Kejaksaan Agung (Kejagung) merespons pernyataan mantan Mendag, Tom Lembong, yang mengaku dibidik dalam kasus korupsi importasi gula usai bergabung dalam salah satu tim kampanye paslon pada Pilpres 2024.
Kepala Pusat Penerangan Hukum Kejagung, Harli Siregar, menjelaskan apa yang dilakukan pihaknya terhadap Tom murni merupakan upaya penegakan hukum.
"Penegakan hukum yang kami lakukan murni kepentingan hukum bukan kepentingan politik," ujar Harli saat dikonfirmasi, Selasa (1/7).
Adapun pengakuan Tom itu disampaikan saat diperiksa sebagai terdakwa kasus dugaan korupsi importasi gula, di Pengadilan Tipikor Jakarta, Selasa (1/7).

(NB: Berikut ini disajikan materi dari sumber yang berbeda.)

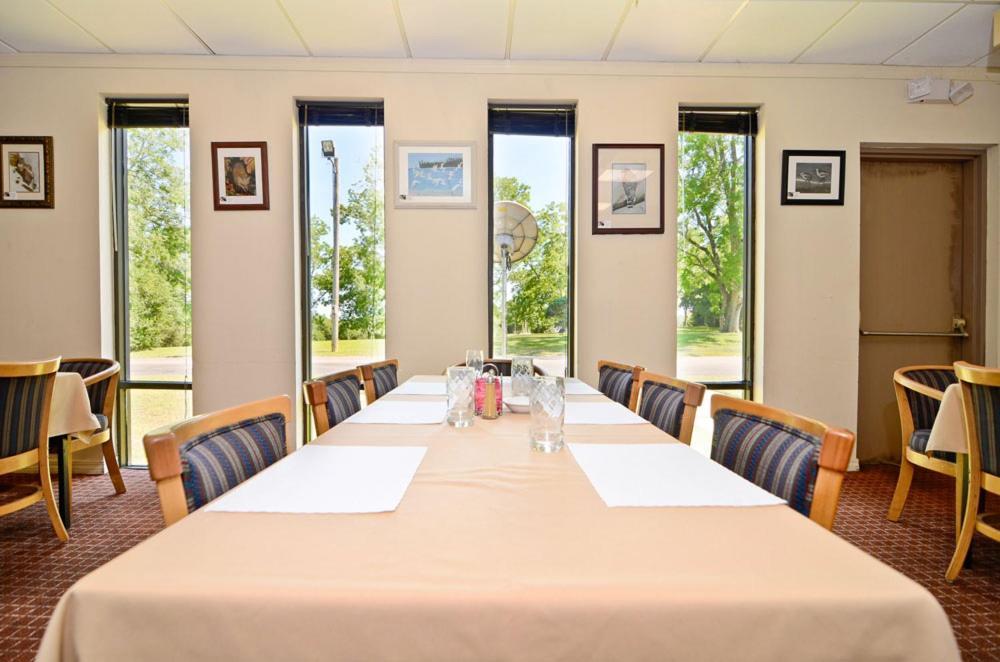 Best Western Crossroads Inn DeFuniak Springs Esterno foto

Dalam Pilpres 2024 lalu, Tom merupakan Co-captain Timnas AMIN—tim kampanye Anies Baswedan-Muhaimin Iskandar.
Setelah resmi bergabung mendukung Anies-Muhaimin, Tom mengaku diberi tahu bahwa Kejagung membidiknya dalam kasus dugaan korupsi importasi gula Kementerian Perdagangan (Kemendag).
"Setelah saya resmi bergabung sebagai salah satu tim kampanye nasional sebuah pasangan Capres-Cawapres yang berseberangan dengan penguasa, bahwa Kejaksaan sedang membidik sebuah kasus terhadap saya terkait importasi gula," ujar Tom Lembong dalam persidangan, Selasa (1/7).
"Dan saya diberi tahu bahwa Sprindik [surat perintah penyidikan] sudah terbit, dan bahwa kasus tersebut sudah dalam tahap penyidikan," jelas dia.
Tak hanya itu, selama masa kampanye Pilpres 2024 hingga setelahnya, Tom juga mengaku mendapat kabar bahwa Kejagung terus menargetnya untuk dijerat tersangka.
"Dan baik selama masa kampanye Pilpres 2024, maupun setelahnya, saya mendapat kabar secara berkala bahwa Kejaksaan terus membidik kasus terhadap saya terkait importasi gula," paparnya.

Kasus Importasi Gula
Dalam perkara ini, Tom Lembong telah didakwa melakukan korupsi importasi gula. Perbuatan itu disebut turut merugikan keuangan negara hingga Rp 578,1 miliar.
Menurut jaksa, Tom Lembong menerbitkan persetujuan impor gula kristal mentah (GKM) tanpa didasarkan rapat koordinasi dan rekomendasi dari Kementerian Perindustrian.
Persetujuan impor itu diberikan kepada sepuluh perusahaan gula swasta, yakni PT Angels Products, PT Makassar Tene, PT Sentra Usahatama Jaya, PT Medan Sugar Industry, PT Permata Dunia Sukses Utama, PT Andalan Furnindo, PT Duta Sugar International, PT Berkah Manis Makmur, PT Kebun Tebu Mas, dan PT Dharmapala Usaha Sukses.
Jaksa menyebut total ada 21 surat persetujuan impor GKM yang dikeluarkan oleh Tom Lembong kepada perusahaan-perusahaan tersebut.
Izin itu disebut menyebabkan kemahalan harga yang dibayarkan PT PPI dalam pengadaan Gula Kristal Putih (GKP) untuk penugasan stabilisasi harga/operasi pasar. Selain itu, menyebabkan kekurangan pembayaran bea masuk dan pajak dalam rangka impor.
Kedua hal tersebut telah merugikan negara senilai Rp 515 miliar. Angka ini menjadi bagian kerugian negara yang berdasarkan audit nilainya mencapai Rp 578,1 miliar.
Selain itu, Tom juga disebut memberikan izin kepada PT Angels Products untuk mengimpor GKM dan mengolahnya menjadi GKP. Padahal, saat itu stok GKP dalam negeri mencukupi.
Kemudian, Tom Lembong juga disebut tidak mengendalikan distribusi gula tersebut. Di mana, distribusi gula itu seharusnya dilakukan melalui operasi pasar.
Jaksa menyebut kerugian negara dalam kasus ini adalah sebesar Rp 578.105.411.622,47 atau Rp 578,1 miliar. Merujuk pada perhitungan dari BPKP.
Pihak Tom Lembong membantah dakwaan korupsi yang disusun jaksa. Kuasa Hukum Tom Lembong, Ari Yusuf, menilai kliennya dipaksa bertanggung jawab oleh jaksa.